Saved data entries
▬▬▬▬▬▬▬▬▬▬

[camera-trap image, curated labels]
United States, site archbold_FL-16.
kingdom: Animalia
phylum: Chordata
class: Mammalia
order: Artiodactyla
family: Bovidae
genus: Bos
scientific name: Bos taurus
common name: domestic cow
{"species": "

▬▬▬▬▬▬▬▬▬▬

*Task description:* Each line from the one with "family: Bovidae" through the end of the entries above is to be returned word for word. Nothing else belongs in the answer.

*Answer:*
family: Bovidae
genus: Bos
scientific name: Bos taurus
common name: domestic cow
{"species": "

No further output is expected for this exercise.